**Problem**
Transcribe the entries below word for word, beginning at the line with "3D computer graphics" and stopping after the line with "Journal For Boys"; drop all pictures.
***** Extracted records *****
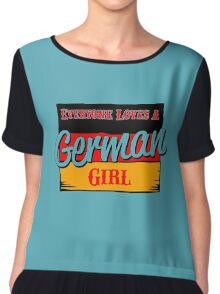 Everyone loves a German girl Chiffon Top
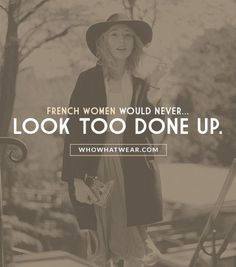 """The 7 Style Mistakes French Women Never Make via @Who What Wear: """"When wearing something really chic, you go easy on the makeup, and if you're wearing only a shirt and a pair of jeans, a red lipstick could do the trick. We don't really show off; we like simplicity."""" – Typhaine Augusto of Absìnthè Spoon"""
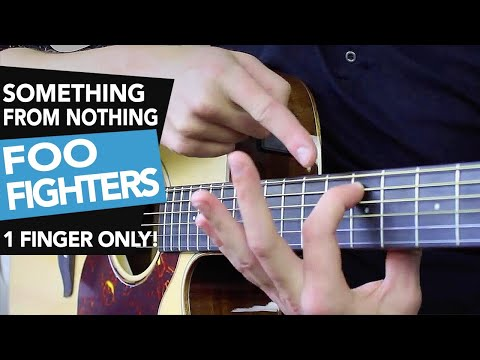 EASY Fingerstyle | Something From Nothing | Foo Fighters Acoustic Guitar Lesson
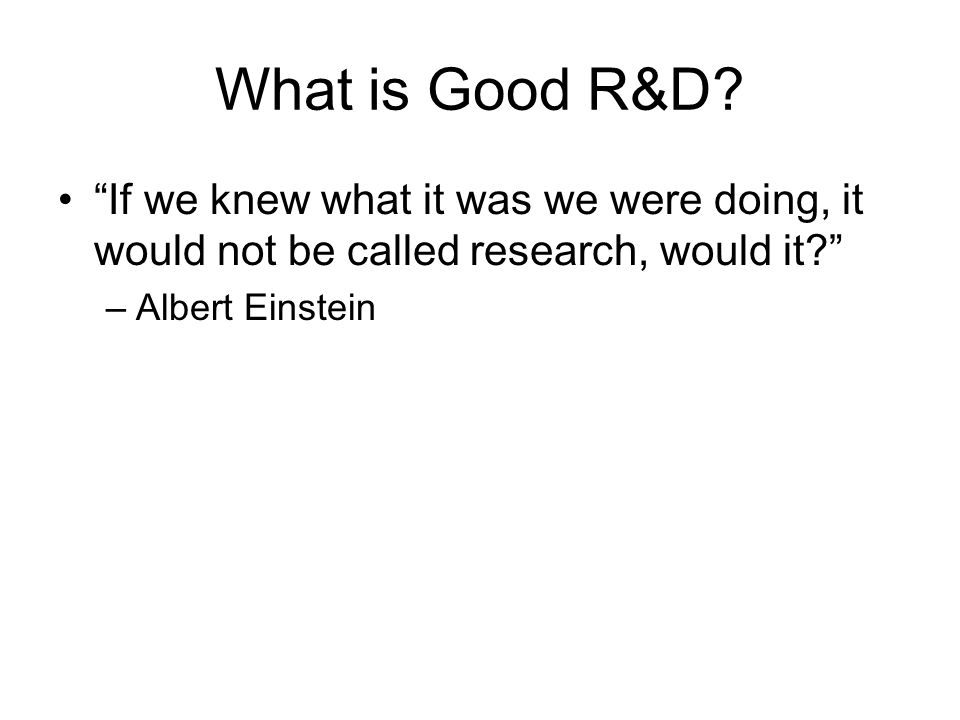 If we knew what it was we were doing, it would not be called research, would it? –Albert Einstein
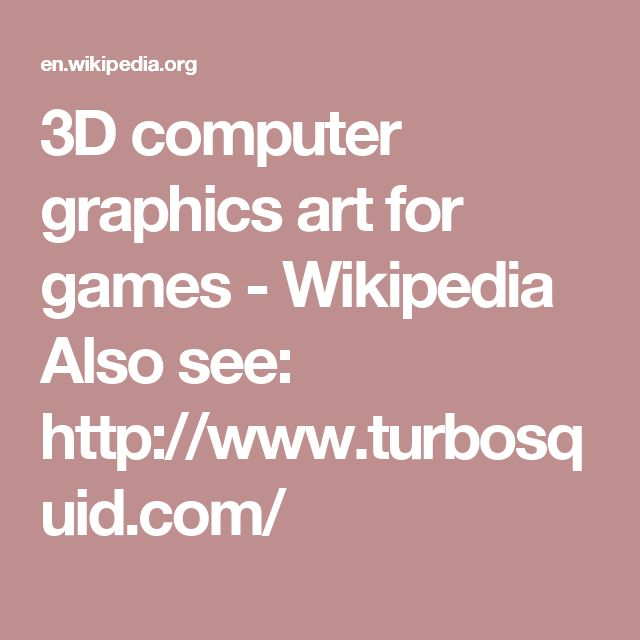 3D computer graphics art for games - Wikipedia  Also see:   http://www.turbosquid.com/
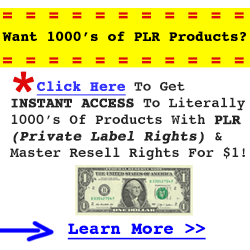 Want 1,000s of PLR Articles for $1? Click Here to Learn More!
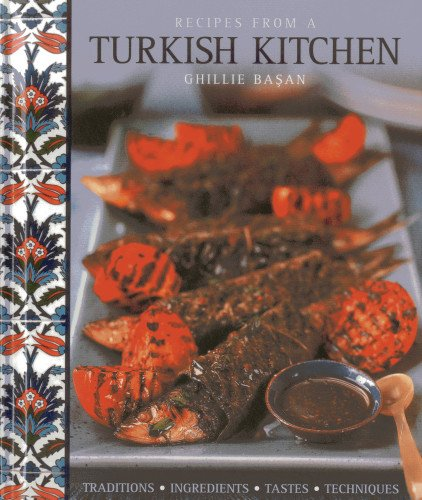 Recipes From a Turkish Kitchen: Traditions, Ingredients, Tastes, Techniques by Ghillie Basan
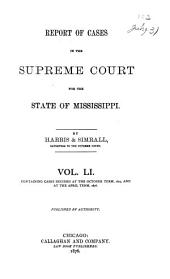 Cases Argued and Decided in the Supreme Court of Mississippi ...: Volume 51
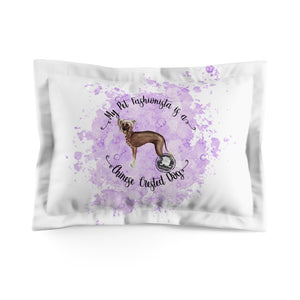 Chinese Crested Pet Fashionista Pillow Sham
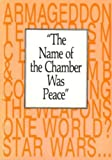 The Name of the Chamber of Peace, L. Terrel Gardner, 0888666284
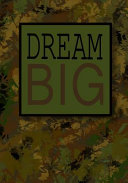Journal For Boys Dream Big Inspirational Boys Journal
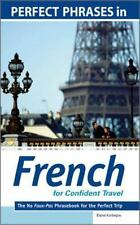 Perfect Phrases in French for Confident Travel: The No Faux-Pas Phrasebook for t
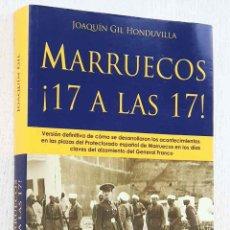 Libros de segunda mano: MARRUECOS ¡ 17 A LAS 17 ! - GIL HONDUVILLA, JOAQUÍN. Lote 217201473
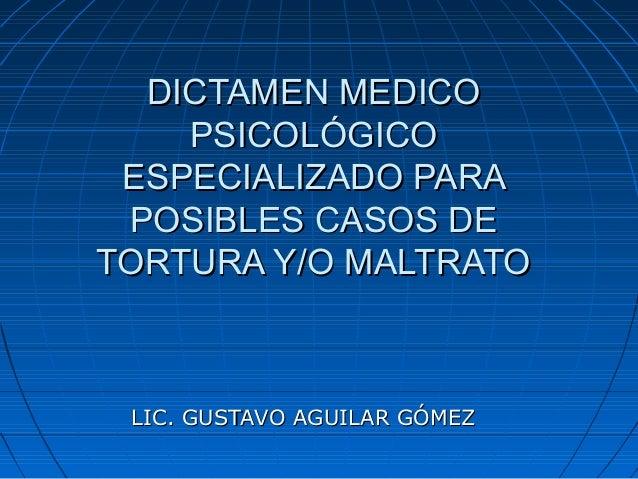 DICTAMEN MEDICODICTAMEN MEDICO PSICOLÓGICOPSICOLÓGICO ESPECIALIZADO PARAESPECIALIZADO PARA POSIBLES CASOS DEPOSIBLES CASOS...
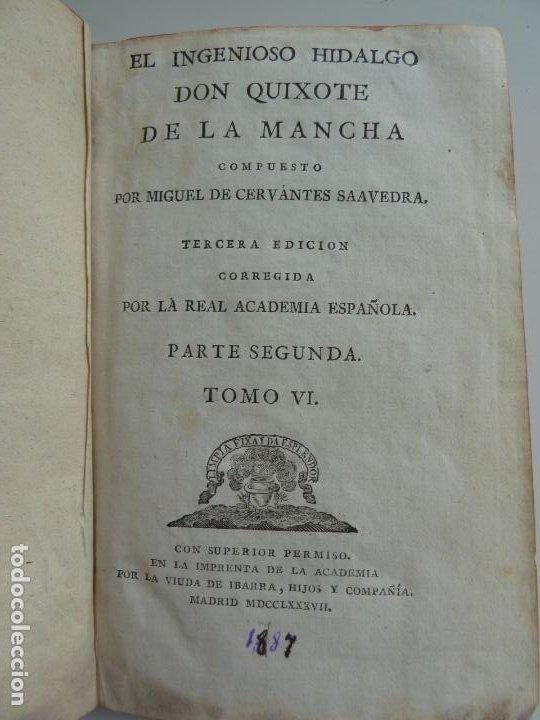 EL INGENIOSO HIDALGO DON QUIXOTE DE LA MANCHA. CERVANTES. TOMO VI. VIUDA DE IBARRA. MADRID 1787 (Libros antiguos (hasta 1936), raros y curiosos - Literatura - Narrativa - Clásicos)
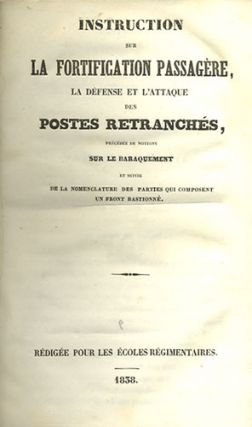 Instruction sur la Fortification Passagere, la Defense et l'Attaque des Postes Retranches,...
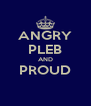 ANGRY PLEB AND PROUD  - Personalised Poster A4 size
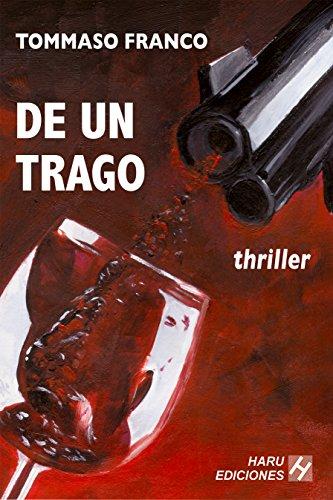 De un trago por Tommaso Franco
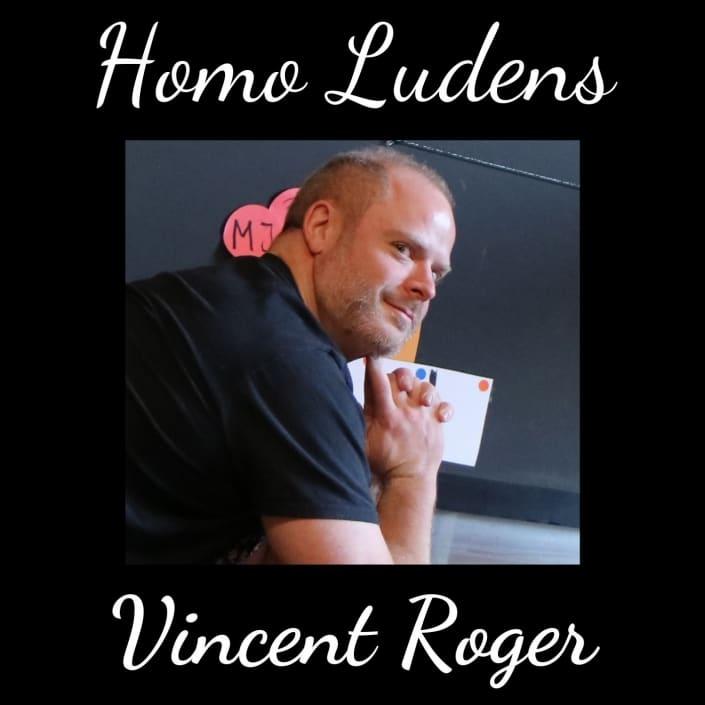 Homo Ludens - Vincent Roger - Utiliser le jeu pour servir l'apprentissage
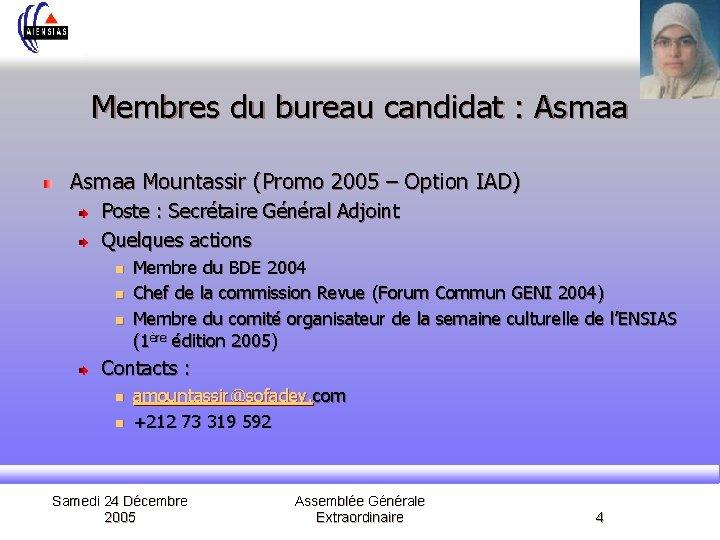 Membres du bureau candidat : Asmaa Mountassir (Promo 2005 – Option IAD) Poste :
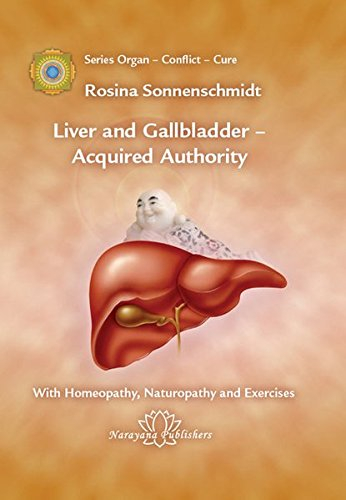 9783941706132: Liver and Gallbladder: With Homeopathy, Naturopathy and Exercises (Organ - Conflict - Cure)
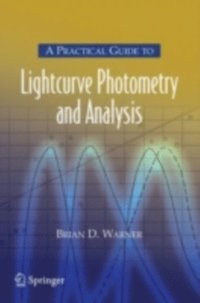 Practical Guide to Lightcurve Photometry and Analysis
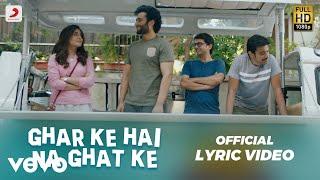 Ghar Ke Hai Na Ghat Ke - Official Lyric Video | Jackky & Kritika | Bappi Lahiri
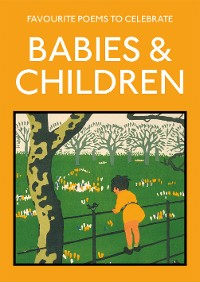 Cover Favourite Poems to Celebrate Babies and Children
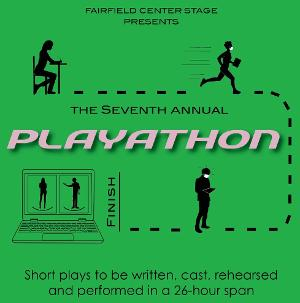 Fairfield Center Stage Presents The Seventh Annual PLAYATHON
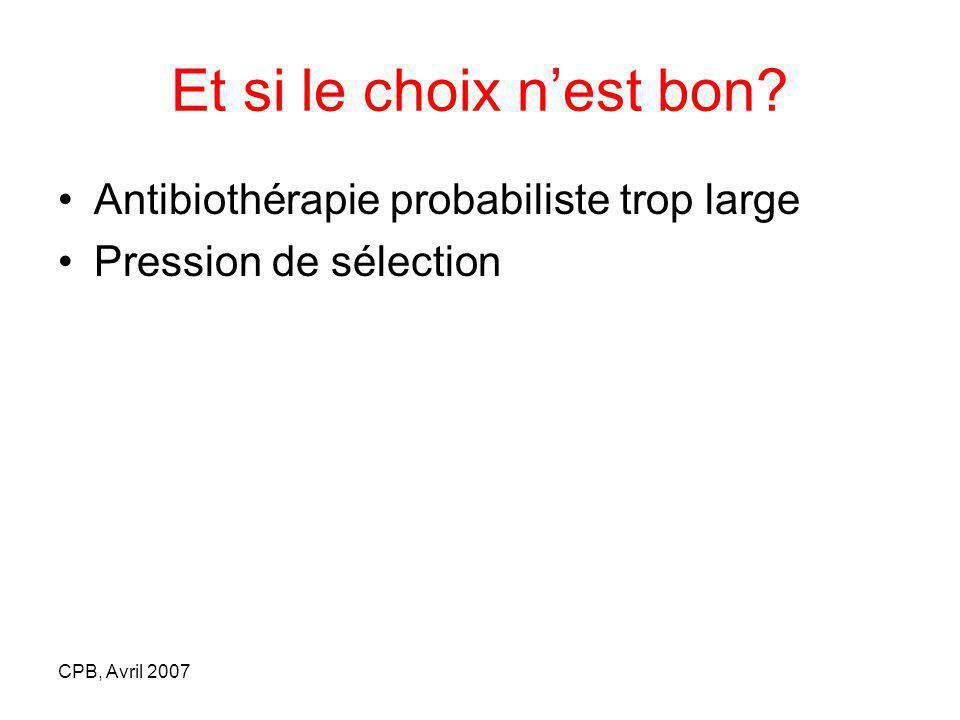 Et si le choix n'est bon Antibiothérapie probabiliste trop large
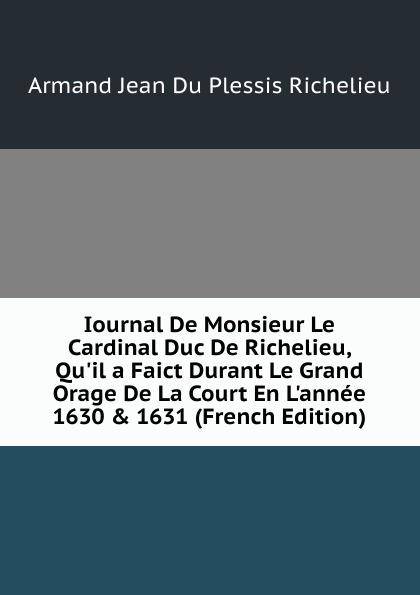 Armand Jean du Plessis Richelieu Iournal De Monsieur Le Cardinal Duc De Richelieu, Qu.il a Faict Durant Le Grand Orage De La Court En L.annee 1630 . 1631 (French Edition) histoire du proces de louvel assassin de monsieur le duc de berry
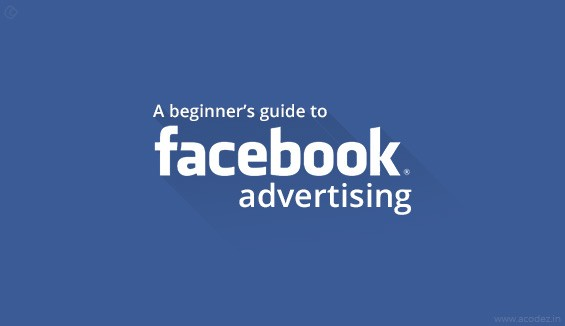 A beginner's guide to Facebook advertising
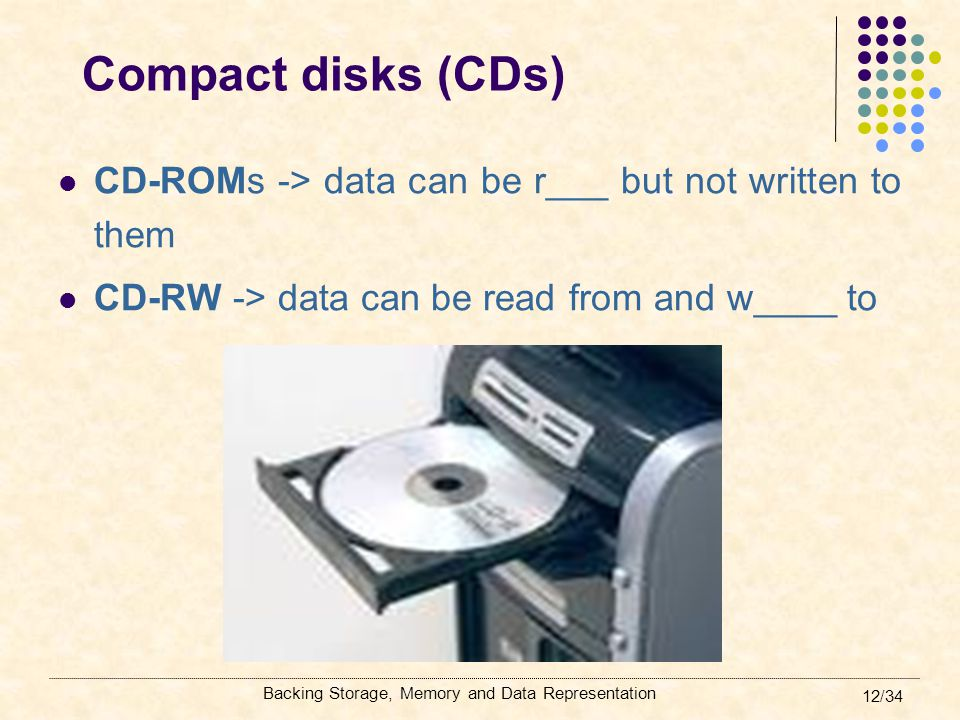 Compact disks (CDs) CD-ROMs -> data can be r___ but not written to them. CD-RW -> data can be read from and w____ to.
*****
**Your response**
 3D computer graphics art for games - Wikipedia  Also see:   http://www.turbosquid.com/
 Want 1,000s of PLR Articles for $1? Click Here to Learn More!
 Recipes From a Turkish Kitchen: Traditions, Ingredients, Tastes, Techniques by Ghillie Basan
 Cases Argued and Decided in the Supreme Court of Mississippi ...: Volume 51
 Chinese Crested Pet Fashionista Pillow Sham
 The Name of the Chamber of Peace, L. Terrel Gardner, 0888666284
Journal For Boys Dream Big Inspirational Boys Journal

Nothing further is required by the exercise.